> **Do this**: From the pizza-slicing calculus thread below, copy out word for word the stretch from "She said if" through "trig sub x=7sin(theta)".
#### Text extract
Question

Tricky calc 2 question. How do you cut a pizza into 3 slices of equal area with 2 parallel cuts? Radius is 7. I have gotten this far:
I took the integral from 0 to c, of the equation of a circle y=sqrt(49-x^2) and ultimately set it equal to the area of 1/3rd of the Quadrant I quarter.
I solved the integral using trig substitution but end up with an equation that I can't solve for c, without a calculator. WE are supposed to get to an approx. solution without a calculator/graphing calculator.
She said if we get to the point I am at, we have went the wrong way. I'm baffled.
Anyone?

Answer 1

\[1/2(c \sqrt{49-c^2}+49\sin^{-1} (\frac{ c }{ 7 }))=49\pi/12\]the integral solved is:

Answer 2

this came from \[\int\limits_{0}^{c}\sqrt{49-x^2}dx\]
using trig sub x=7sin(theta)

Answer 3

I have an idea, you consider whether that helps or not. I consider just 1/4 of the circle, at quadrant 1 and take integral of the circle from 0 to 7. by that way, i get the area under the curve and divided by 3 to get 1/3 part of that .from that find out the "cut" to improve it into other parts

Answer 4

I actually thought of this, I hadn't executed it tho. The issue is, when I evaluate it, will it give me the point where the cut needs to be made? If not, how do I get the point from what I solve?
########
#### Dataset content
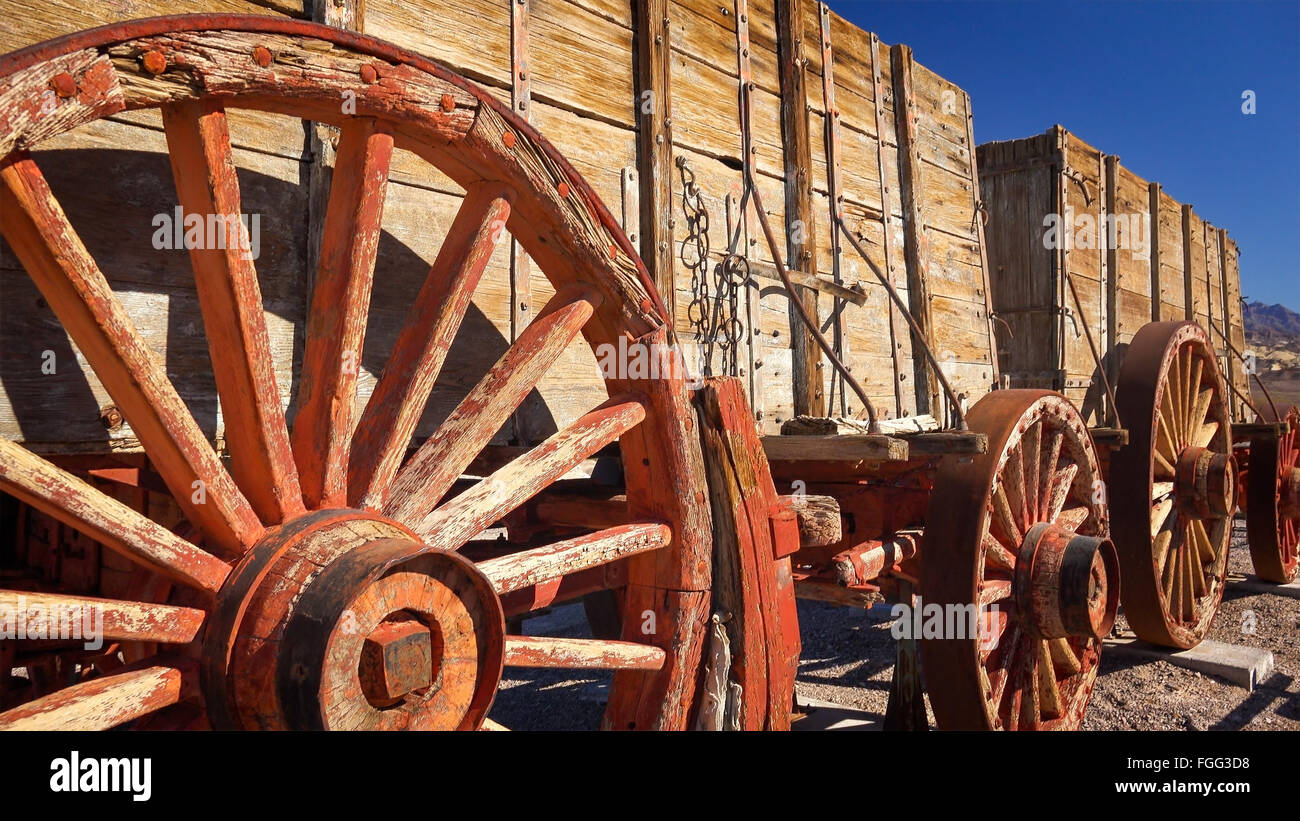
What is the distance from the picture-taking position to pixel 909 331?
4.01m

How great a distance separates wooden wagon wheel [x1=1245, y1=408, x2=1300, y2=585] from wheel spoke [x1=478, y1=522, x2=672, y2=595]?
17.9 ft

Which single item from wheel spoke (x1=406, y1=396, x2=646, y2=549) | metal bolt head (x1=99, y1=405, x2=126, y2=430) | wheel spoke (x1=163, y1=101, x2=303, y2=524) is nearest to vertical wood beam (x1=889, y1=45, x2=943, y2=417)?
wheel spoke (x1=406, y1=396, x2=646, y2=549)

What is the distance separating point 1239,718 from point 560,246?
4.08m

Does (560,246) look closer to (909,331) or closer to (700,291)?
(700,291)

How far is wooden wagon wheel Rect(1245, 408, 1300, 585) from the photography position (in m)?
5.99

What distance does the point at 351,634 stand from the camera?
4.90ft

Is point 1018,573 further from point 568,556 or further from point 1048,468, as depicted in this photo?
point 568,556

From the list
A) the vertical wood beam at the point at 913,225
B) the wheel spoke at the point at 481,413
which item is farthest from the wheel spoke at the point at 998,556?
the wheel spoke at the point at 481,413

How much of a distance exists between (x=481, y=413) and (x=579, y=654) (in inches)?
A: 24.5

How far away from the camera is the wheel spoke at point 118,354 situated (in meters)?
1.37

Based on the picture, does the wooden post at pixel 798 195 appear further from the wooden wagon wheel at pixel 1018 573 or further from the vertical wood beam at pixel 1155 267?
the vertical wood beam at pixel 1155 267

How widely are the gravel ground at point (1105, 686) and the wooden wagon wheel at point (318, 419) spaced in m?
2.49
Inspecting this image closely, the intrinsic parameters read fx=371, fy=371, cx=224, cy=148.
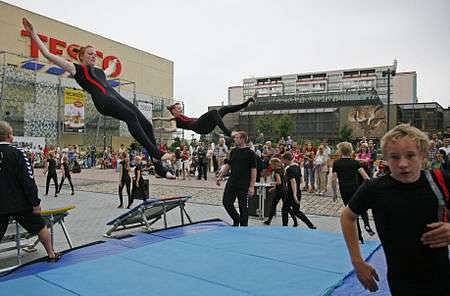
########
> **The completed task**:
She said if we get to the point I am at, we have went the wrong way. I'm baffled.
Anyone?

Answer 1

\[1/2(c \sqrt{49-c^2}+49\sin^{-1} (\frac{ c }{ 7 }))=49\pi/12\]the integral solved is:

Answer 2

this came from \[\int\limits_{0}^{c}\sqrt{49-x^2}dx\]
using trig sub x=7sin(theta)